## EXTRAIT DU TEXTE
· · · · ·

Le changement climatique est identifié comme une menace directe pour le développement dans le Rapport Annuel Pays 2025. Le Système des Nations Unies a donc renforcé son appui à l’adaptation.
Les sécheresses, les inondations et l’érosion fragilisent déjà les moyens de subsistance de nombreuses communautés. Face à cette urgence, l’ONU a recentré une partie de ses projets sur l’agroécologie et la prévention des risques, avec pour objectif de protéger les populations les plus exposées et de sécuriser les acquis en matière de sécurité alimentaire.
Le rapport met en avant des initiatives de gestion durable des terres et de restauration des sols dégradés. L’ONU accompagne les communautés dans la préservation de la biodiversité et l’amélioration de la résilience des systèmes agricoles. La gestion de l’eau et la lutte contre l’érosion constituent également des priorités, notamment dans les zones rurales fortement dépendantes de l’agriculture pluviale.

· · · · ·

Entrées de données:

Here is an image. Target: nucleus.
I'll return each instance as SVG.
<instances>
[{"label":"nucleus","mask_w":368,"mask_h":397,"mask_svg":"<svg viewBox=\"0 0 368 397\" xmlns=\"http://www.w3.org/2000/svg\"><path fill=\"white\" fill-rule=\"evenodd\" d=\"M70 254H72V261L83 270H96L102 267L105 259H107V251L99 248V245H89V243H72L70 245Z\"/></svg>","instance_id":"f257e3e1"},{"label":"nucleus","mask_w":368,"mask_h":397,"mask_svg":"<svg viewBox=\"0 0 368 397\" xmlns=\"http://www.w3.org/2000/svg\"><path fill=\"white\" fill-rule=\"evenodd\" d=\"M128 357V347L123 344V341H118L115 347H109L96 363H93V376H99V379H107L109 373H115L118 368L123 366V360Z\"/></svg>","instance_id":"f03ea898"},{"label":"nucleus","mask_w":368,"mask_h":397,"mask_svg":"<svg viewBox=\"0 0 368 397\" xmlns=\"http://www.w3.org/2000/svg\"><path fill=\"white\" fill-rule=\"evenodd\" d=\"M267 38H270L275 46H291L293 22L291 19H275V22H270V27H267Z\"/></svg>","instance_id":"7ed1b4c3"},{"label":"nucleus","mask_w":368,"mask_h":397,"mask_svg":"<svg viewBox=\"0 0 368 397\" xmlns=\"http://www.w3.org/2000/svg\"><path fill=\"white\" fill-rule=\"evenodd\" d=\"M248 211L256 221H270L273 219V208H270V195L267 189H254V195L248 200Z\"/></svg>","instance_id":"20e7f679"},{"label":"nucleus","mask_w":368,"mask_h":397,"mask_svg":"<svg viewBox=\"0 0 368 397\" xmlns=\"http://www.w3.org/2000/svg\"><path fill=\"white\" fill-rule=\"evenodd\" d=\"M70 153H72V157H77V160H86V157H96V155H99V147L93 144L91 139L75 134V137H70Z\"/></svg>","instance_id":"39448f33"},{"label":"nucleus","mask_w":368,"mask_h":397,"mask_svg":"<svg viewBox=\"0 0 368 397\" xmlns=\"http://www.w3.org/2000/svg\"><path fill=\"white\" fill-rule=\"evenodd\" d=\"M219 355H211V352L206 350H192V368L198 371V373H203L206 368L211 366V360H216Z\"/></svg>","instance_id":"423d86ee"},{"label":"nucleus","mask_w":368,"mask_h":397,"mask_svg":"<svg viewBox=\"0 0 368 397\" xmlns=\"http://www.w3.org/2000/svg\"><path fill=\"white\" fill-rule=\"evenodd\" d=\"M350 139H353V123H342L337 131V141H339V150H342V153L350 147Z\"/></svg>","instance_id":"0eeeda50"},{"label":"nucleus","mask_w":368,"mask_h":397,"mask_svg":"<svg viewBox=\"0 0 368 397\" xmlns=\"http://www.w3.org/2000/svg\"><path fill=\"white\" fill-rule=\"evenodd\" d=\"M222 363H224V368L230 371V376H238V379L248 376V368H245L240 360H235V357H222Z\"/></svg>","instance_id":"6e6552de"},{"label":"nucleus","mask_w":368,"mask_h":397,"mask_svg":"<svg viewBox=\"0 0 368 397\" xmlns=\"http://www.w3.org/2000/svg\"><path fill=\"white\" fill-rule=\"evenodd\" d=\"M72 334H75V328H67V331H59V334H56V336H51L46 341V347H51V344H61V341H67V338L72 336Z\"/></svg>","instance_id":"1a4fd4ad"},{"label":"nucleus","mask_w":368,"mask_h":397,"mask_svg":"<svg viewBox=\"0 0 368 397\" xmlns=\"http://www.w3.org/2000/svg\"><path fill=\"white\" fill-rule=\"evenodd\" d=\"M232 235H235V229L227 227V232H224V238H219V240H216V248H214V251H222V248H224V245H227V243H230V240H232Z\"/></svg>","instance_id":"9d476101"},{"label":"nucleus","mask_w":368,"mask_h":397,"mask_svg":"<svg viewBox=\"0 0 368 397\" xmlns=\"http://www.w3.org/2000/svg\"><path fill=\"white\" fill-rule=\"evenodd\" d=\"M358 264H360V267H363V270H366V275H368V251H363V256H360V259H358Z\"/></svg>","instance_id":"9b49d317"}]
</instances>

· · · · ·

## TÂCHES À RÉALISER
• a. Recopiez l'extrait sur le changement climatique, de « Le changement climatique » jusqu'à « de sécurité alimentaire. », en remplaçant « menace directe » par « risque majeur ».
• b. D'après l'extrait sur le changement climatique, quelles priorités visent notamment les zones rurales fortement dépendantes de l'agriculture pluviale ?
• c. Rédigez, s'il vous plaît, la suite de l'extrait sur le changement climatique à partir de sa dernière phrase.
Les entrées ne servent pas pour ce travail.

## RÉSULTATS PAR TÂCHE
• a.
Le changement climatique est identifié comme une risque majeur pour le développement dans le Rapport Annuel Pays 2025. Le Système des Nations Unies a donc renforcé son appui à l’adaptation.
Les sécheresses, les inondations et l’érosion fragilisent déjà les moyens de subsistance de nombreuses communautés. Face à cette urgence, l’ONU a recentré une partie de ses projets sur l’agroécologie et la prévention des risques, avec pour objectif de protéger les populations les plus exposées et de sécuriser les acquis en matière de sécurité alimentaire.

• b. La gestion de l'eau et la lutte contre l'érosion.

• c.
L’accès à l’énergie renouvelable fait partie des solutions promues afin de réduire la dépendance aux énergies polluantes et limiter l’empreinte carbone. Par ailleurs, l’ONU a appuyé le Gouvernement dans la préparation et la réponse aux catastrophes naturelles, avec un accent particulier sur les inondations récurrentes.
L’action onusienne vise à concilier croissance économique et protection de l’environnement. Le rapport rappelle que sans résilience climatique, les progrès réalisés en matière de revenus et de sécurité alimentaire risquent d’être remis en cause. L’adaptation est ainsi présentée non comme une option, mais comme une condition de survie pour le modèle de développement béninois.